La sculpture du président fait rigoler tout le pays.

Le Président Robert Mugabe en juillet 2016
Le Président Robert Mugabe en juillet 2016 © AFP / WILFRED KAJESE
  • La sculpture du président Zimbabwéen fait rigoler tout le pays.

Cette sculpture de 3 mètres de haut, représente le président Mugabe le poing levé. Le problème, c'est que l'artiste qui l'a réalisée, Dominic Benhura, s'est surpassé !

Mugabe qui a plus de 90 ans et est président à vie de ce pays d'Afrique australe grand comme l'Allemagne est sculpté comme un croisement d'une fusée prête à décoller et d'un super héros Marvel. Mais un super héros qui aurait d'énormes lunettes et des babines de castor.

Alors vous pourriez dire que l'artiste zimbabwéen responsable de cette oeuvre manque de talent. En fait, ce Dominic Benhura fait partie des artistes les plus reconnus et exposés du monde de l'art africain contemporain. Donc, ce n'est pas une question de talent. D'autant moins que le président Mugabe, lui, a adoré sa sculpture !

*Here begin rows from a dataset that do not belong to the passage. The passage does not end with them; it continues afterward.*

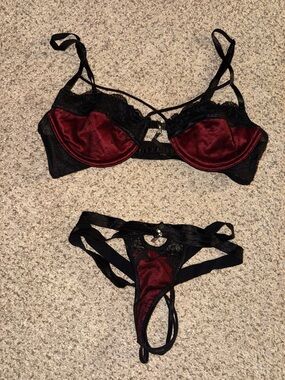 Satin & Lace Red and Black Bra Set - Strappy Women’s Intimates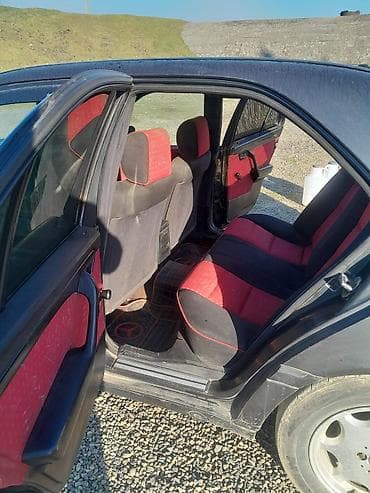 Mercedes-Benz C-Class: 2 l | 1996 il Sedan — 5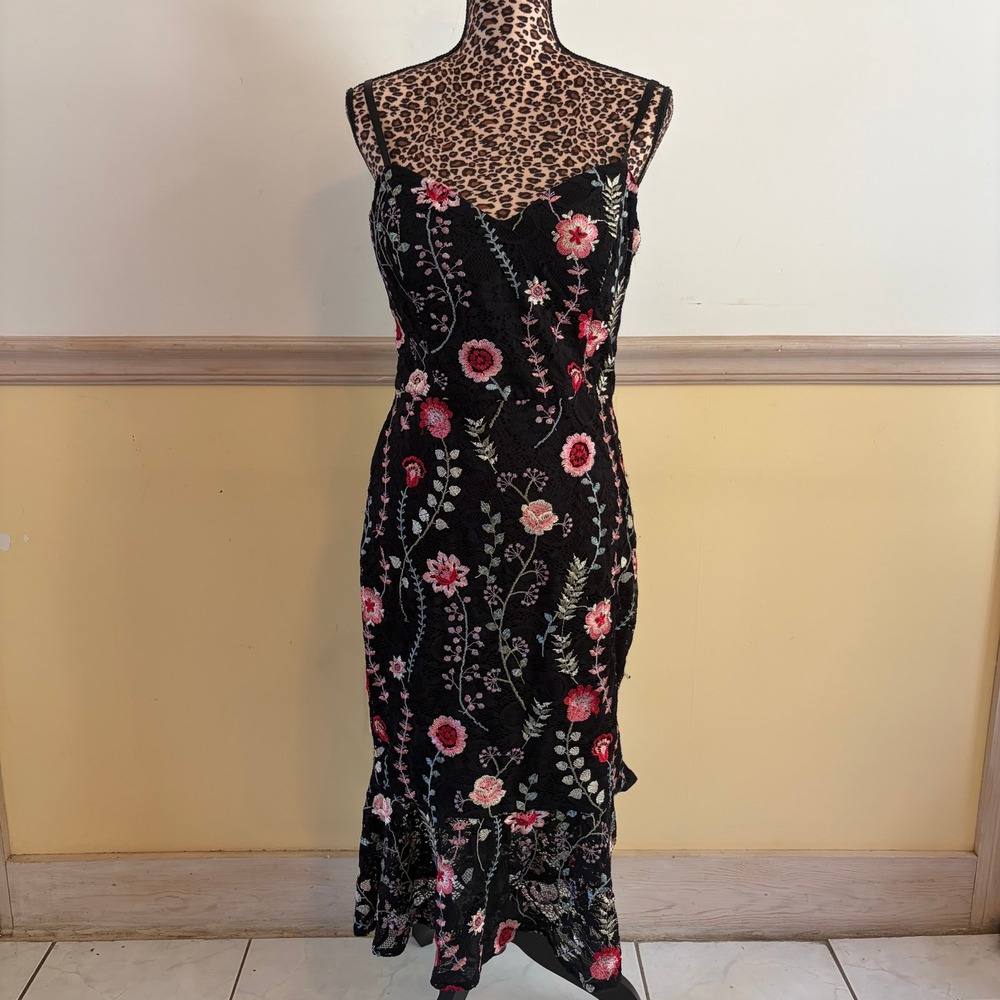 Siena Women Black Floral Embroidered Lace Midi Dress Sweetheart Mermaid Hem Sz 8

Comment a-t-il pu ne pas voir que cette statue le ridiculisait ? Pour une raison que j'appelle le syndrome de Charles IV. En 1800, Goya, le peintre espagnol, peint la famille du roi d'Espagne Charles IV. Quand il présente le tableau au roi, celui-ci est ravi au point de placer le tableau dans le salon d'honneur.

Sauf que, tous ceux qui ont vu le fameux tableau après lui ont tous eu la même réaction : Goya a peint une famille de dégénérés, tous plus laids et stupides les uns que les autres. Sauf les enfants royaux.

Robert Mugabe a donc été victime du syndrome de Charles IV : il s'est reconnu, a adoré sa sculpture alors que tous les autres ont vu le ridicule. L'artiste n'a même pas besoin de se justifier : il ne cesse de dire qu'il a voulu représenter le président tel qu'il est !

Et ce n'est d'ailleurs pas le seul exemple de sculpture politico-subversive du moment

Tout l'été dans plusieurs villes des Etats-Unis, un groupe anarchiste, Indecline, a déposé des statues de Donald Trump nu comme un vers, tout rose, touffe jaune au vent, souriant et avec un tout petit sexe. Une statue très réaliste de l'artiste Ginger.

En Egypte cette fois, une statue en l'honneur de l'armée égyptienne a du être retirée parce qu'elle représentait une paysanne saisie par derrière par un soldat qui avait tout l'air d'un soudard. Certains y ont lu le viol de l'Egypte par l'armée. Dans le doute...

  • Une revue de presse Argentine.

Avec ce titre en une de Clarín : « le juge Ercolini convoque Cristina Kirshner par être mise en examen et gèle tous ses avoirs ». Celle qui a été la présidente du pays jusqu'en décembre dernier va donc devoir affronter la justice argentine accusée de corruption.

Dans La Repubblica, la suite de l'affaire du dessin de Charlie Hebdo représentant les victimes du tremblement de terre compressées en lasagnes. La commune d'Amatrice, dévastée, a porté plainte en Italie mais aussi en France, « pour que justice soit dite ».

Eh puis, il y a ce reportage incroyable pour nous à la une du Los Angeles Times : ce docteur californien, Robert Sears, à qui les autorités médicales veulent retirer le droit d'exercer la médecine parce qu'il est une leaders du mouvement anti-vaccination. Un mouvement qui prend de l'ampleur dans l'Etat le plus riche et le plus peuplé des Etats-Unis avec d'un côté des milliers de parents qui refusent de faire vacciner leurs enfants et de l'autre l'Etat de Californie qui a légiféré pour les y obliger.

Or n'oubliez jamais que ce qui commence aux Etats-Unis fini toujours dix ans plus tard chez nous, en Europe.